_Given task_: Rewrite the rows below with every instance of "camera" switched to "lens". Leave everything else as it stands.

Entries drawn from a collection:
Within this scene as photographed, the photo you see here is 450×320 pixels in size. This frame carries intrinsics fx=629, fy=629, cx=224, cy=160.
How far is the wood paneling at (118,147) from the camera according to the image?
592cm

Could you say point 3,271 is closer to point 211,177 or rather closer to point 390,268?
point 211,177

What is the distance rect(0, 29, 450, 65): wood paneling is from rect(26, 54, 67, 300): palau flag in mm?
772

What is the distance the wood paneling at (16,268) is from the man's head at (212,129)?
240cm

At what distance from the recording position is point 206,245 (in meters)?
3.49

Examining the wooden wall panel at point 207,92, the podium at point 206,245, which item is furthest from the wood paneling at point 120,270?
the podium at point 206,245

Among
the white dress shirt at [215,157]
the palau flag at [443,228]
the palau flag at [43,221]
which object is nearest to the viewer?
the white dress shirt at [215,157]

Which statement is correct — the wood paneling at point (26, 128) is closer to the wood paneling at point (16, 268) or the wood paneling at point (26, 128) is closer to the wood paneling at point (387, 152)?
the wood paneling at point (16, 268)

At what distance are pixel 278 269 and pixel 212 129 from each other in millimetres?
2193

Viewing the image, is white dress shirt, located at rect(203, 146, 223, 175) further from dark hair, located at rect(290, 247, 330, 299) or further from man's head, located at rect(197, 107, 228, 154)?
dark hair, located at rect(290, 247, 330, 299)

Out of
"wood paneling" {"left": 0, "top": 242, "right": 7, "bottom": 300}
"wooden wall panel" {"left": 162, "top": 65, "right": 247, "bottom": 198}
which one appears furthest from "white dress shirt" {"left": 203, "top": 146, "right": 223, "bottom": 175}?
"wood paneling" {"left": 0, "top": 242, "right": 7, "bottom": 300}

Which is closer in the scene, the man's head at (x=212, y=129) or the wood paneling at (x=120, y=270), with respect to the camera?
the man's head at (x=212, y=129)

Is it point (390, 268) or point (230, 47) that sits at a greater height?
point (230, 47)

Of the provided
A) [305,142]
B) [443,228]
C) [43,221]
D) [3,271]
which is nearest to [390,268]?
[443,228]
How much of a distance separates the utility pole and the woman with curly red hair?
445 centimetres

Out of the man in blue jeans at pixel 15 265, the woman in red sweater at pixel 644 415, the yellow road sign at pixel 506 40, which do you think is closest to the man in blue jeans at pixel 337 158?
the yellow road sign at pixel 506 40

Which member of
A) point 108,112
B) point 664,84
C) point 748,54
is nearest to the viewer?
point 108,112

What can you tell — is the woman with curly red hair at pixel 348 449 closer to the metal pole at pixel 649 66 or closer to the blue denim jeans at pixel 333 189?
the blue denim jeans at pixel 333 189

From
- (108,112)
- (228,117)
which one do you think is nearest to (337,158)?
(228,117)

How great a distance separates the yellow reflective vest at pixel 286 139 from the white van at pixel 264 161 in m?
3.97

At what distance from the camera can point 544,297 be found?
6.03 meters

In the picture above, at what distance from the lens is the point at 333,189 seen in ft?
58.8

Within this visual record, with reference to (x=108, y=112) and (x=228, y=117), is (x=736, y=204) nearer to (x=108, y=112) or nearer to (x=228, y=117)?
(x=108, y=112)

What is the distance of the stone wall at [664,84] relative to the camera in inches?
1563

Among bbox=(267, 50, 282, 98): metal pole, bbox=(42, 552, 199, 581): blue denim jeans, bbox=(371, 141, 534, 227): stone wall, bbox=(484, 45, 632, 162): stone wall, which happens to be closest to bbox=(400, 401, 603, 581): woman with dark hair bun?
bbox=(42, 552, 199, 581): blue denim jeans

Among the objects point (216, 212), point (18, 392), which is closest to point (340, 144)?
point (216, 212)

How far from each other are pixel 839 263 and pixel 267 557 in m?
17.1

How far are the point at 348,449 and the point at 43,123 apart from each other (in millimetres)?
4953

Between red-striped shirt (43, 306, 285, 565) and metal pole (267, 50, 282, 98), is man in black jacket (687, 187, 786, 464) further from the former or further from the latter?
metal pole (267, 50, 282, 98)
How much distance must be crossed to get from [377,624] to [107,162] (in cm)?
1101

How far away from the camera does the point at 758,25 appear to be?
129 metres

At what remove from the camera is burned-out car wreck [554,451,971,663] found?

_Task result_:
Within this scene as photographed, the photo you see here is 450×320 pixels in size. This frame carries intrinsics fx=629, fy=629, cx=224, cy=160.
How far is the wood paneling at (118,147) from the lens according to the image?
592cm

Could you say point 3,271 is closer to point 211,177 or rather closer to point 390,268?
point 211,177

What is the distance rect(0, 29, 450, 65): wood paneling is from rect(26, 54, 67, 300): palau flag in mm?
772

What is the distance the wood paneling at (16,268) is from the man's head at (212,129)?
240cm

At what distance from the recording position is point 206,245 (in meters)?
3.49

Examining the wooden wall panel at point 207,92, the podium at point 206,245, which item is furthest from the wood paneling at point 120,270?
the podium at point 206,245

Among
the white dress shirt at [215,157]
the palau flag at [443,228]
the palau flag at [43,221]
which object is nearest to the viewer?
the white dress shirt at [215,157]

Which statement is correct — the wood paneling at point (26, 128) is closer to the wood paneling at point (16, 268) or the wood paneling at point (26, 128) is closer to the wood paneling at point (387, 152)?
the wood paneling at point (16, 268)

At what distance are pixel 278 269 and pixel 212 129 from each other in millimetres?
2193

Viewing the image, is white dress shirt, located at rect(203, 146, 223, 175) further from dark hair, located at rect(290, 247, 330, 299) or further from man's head, located at rect(197, 107, 228, 154)?
dark hair, located at rect(290, 247, 330, 299)

Out of
"wood paneling" {"left": 0, "top": 242, "right": 7, "bottom": 300}
"wooden wall panel" {"left": 162, "top": 65, "right": 247, "bottom": 198}
which one appears furthest from "white dress shirt" {"left": 203, "top": 146, "right": 223, "bottom": 175}?
"wood paneling" {"left": 0, "top": 242, "right": 7, "bottom": 300}

Which is closer in the scene, the man's head at (x=212, y=129) or the wood paneling at (x=120, y=270), with respect to the lens?
the man's head at (x=212, y=129)

Is it point (390, 268) or point (230, 47) that sits at a greater height?
point (230, 47)

Of the provided
A) [305,142]
B) [443,228]
C) [43,221]
D) [3,271]
which is nearest to [390,268]?
[443,228]
How much of a distance separates the utility pole and the woman with curly red hair?
445 centimetres

Out of the man in blue jeans at pixel 15 265, the woman in red sweater at pixel 644 415, the yellow road sign at pixel 506 40, which do you think is closest to the man in blue jeans at pixel 337 158?
the yellow road sign at pixel 506 40

Which member of
A) point 108,112
B) point 664,84
C) point 748,54
is nearest to the viewer?
point 108,112

What can you tell — is the woman with curly red hair at pixel 348 449 closer to the metal pole at pixel 649 66 or closer to the blue denim jeans at pixel 333 189?
the blue denim jeans at pixel 333 189

From
- (108,112)
- (228,117)
which one do you think is nearest to (337,158)?
(228,117)

How great a distance separates the yellow reflective vest at pixel 286 139 from the white van at pixel 264 161 in m?
3.97

At what distance from the lens can point 544,297 be found?
6.03 meters

In the picture above, at what distance from the lens is the point at 333,189 seen in ft?
58.8

Within this visual record, with reference to (x=108, y=112) and (x=228, y=117), is (x=736, y=204) nearer to (x=108, y=112) or nearer to (x=228, y=117)?
(x=108, y=112)

What is the distance of the stone wall at [664,84] relative to the lens in inches?
1563

Among bbox=(267, 50, 282, 98): metal pole, bbox=(42, 552, 199, 581): blue denim jeans, bbox=(371, 141, 534, 227): stone wall, bbox=(484, 45, 632, 162): stone wall, which happens to be closest to bbox=(400, 401, 603, 581): woman with dark hair bun?
bbox=(42, 552, 199, 581): blue denim jeans

Among the objects point (216, 212), point (18, 392), which is closest to point (340, 144)?
point (216, 212)

How far from each other are pixel 839 263 and pixel 267 557 in m?
17.1

How far are the point at 348,449 and the point at 43,123 apart from each other (in millimetres)?
4953

Between red-striped shirt (43, 306, 285, 565) and metal pole (267, 50, 282, 98), is man in black jacket (687, 187, 786, 464) further from the former or further from the latter?
metal pole (267, 50, 282, 98)
How much distance must be crossed to get from [377,624] to [107,162] (in cm)?
1101

How far away from the lens does the point at 758,25 appear to be?
129 metres

At what remove from the lens is burned-out car wreck [554,451,971,663] found?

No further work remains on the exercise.